We're all just going to sit around and stare at them in amazement as they show total command of all gadgets and apps, putting us to shame. From an early age, they've enjoyed widespread access to technology in ways few of us can imagine. Google released the Docs suite way back in 2006--that's 13 years ago. If the typical Gen Z worker is now 23 or younger, it means they were raised by Google.
Why is it the app of choice?
For starters, Google Docs is not an obvious choice. Parents, teachers, and just about anyone on the planet thinks of Docs as a serious business app. It's incredibly dominant, widely available and totally legit, which means it is on school computers, phones, and laptops. It has an official stamp of approval. When you chat within a doc, it's also innocuous and subtle. You can pull up a homework assignment, but converse in a chat window without any effort at all. One click and the chat disappears. Close the doc and the chat also disappears--forever. It's basically the perfect chat app because no one suspects you would use it that way, and when you're done, nothing is ever saved.
Meanwhile, parents and teachers are playing whack-a-mole with other apps, especially the ones that seem like they could lead to illicit conversations. Snapchat started out that way but has arguably faded off into the distance. Guess what? Tech savvy Gen Z users are born hackers. It is in their DNA. If something can be hacked (even in a good way and for ethical purposes) they will hack it, use it, exploit it, and hide it from the general public. As we all assume teens are using Snapchat they are busy using business apps. How ingenious.
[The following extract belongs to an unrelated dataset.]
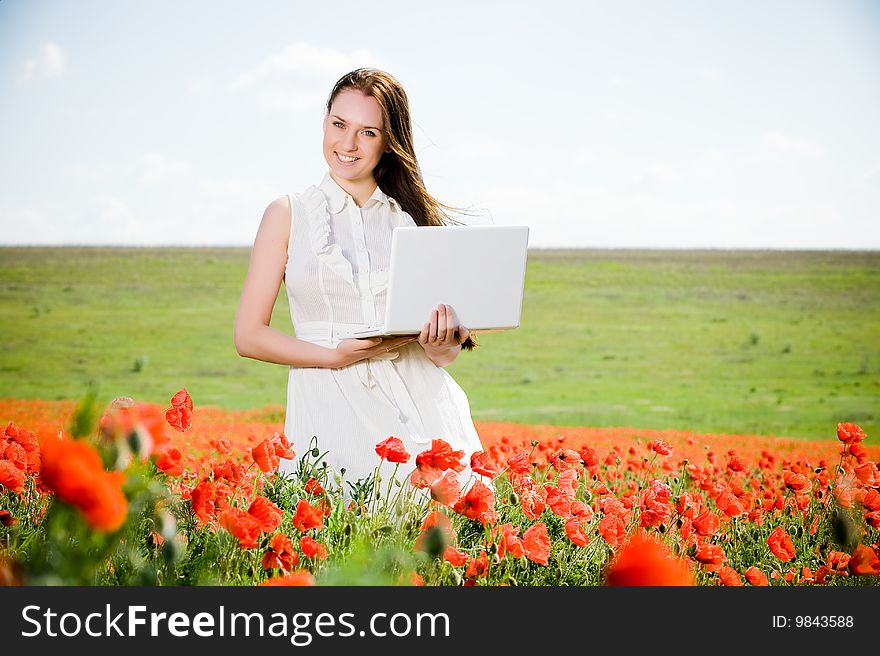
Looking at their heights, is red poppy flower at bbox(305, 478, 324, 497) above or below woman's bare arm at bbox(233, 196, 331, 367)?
below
And, more power to them. When I found out that teens had figured out how Google Docs doesn't save your chat, I had another realization about how they will exploit other apps. Sure, we think they are watching videos on TikTok, but maybe they're sharing password protected videos on Vimeo instead. Microsoft is well-known as a powerhouse of enterprise computing. I've heard teens use SharePoint to upload memes and funny graphics.
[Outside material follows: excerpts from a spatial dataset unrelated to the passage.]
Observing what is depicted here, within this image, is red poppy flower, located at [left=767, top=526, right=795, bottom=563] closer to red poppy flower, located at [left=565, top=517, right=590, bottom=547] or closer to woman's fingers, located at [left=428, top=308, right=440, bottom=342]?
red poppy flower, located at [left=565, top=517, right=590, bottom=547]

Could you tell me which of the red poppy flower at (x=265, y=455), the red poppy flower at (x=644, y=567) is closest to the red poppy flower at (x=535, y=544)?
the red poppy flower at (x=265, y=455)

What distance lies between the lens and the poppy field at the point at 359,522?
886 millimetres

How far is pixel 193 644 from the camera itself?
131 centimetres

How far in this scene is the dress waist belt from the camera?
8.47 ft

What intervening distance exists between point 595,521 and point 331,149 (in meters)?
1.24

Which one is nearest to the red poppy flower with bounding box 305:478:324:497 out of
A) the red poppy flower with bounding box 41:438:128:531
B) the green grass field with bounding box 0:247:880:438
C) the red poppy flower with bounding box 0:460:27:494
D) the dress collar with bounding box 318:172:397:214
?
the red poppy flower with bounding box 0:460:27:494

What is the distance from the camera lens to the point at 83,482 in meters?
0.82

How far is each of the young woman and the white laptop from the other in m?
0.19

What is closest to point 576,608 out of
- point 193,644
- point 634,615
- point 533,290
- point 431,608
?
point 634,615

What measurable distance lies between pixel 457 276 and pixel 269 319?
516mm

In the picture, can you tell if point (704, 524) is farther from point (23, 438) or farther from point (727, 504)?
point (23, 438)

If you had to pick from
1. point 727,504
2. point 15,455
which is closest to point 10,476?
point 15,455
It's almost like we're living in the future, a time when society in general has figured out how to use the squeaky clean apps and services, the ones sanctioned by parents, schools, and even the government, when in reality they are so smart they find backdoors. It defines the word hack. They are not taking something legit and hacking it for illicit purposes, they are merely using the everyday apps widely available and finding new ways to use them.
We think they are on Reddit posting in public or lurking on the Dark Web. In reality, they use the apps we all ignore and use in our jobs. They are hiding in plain site.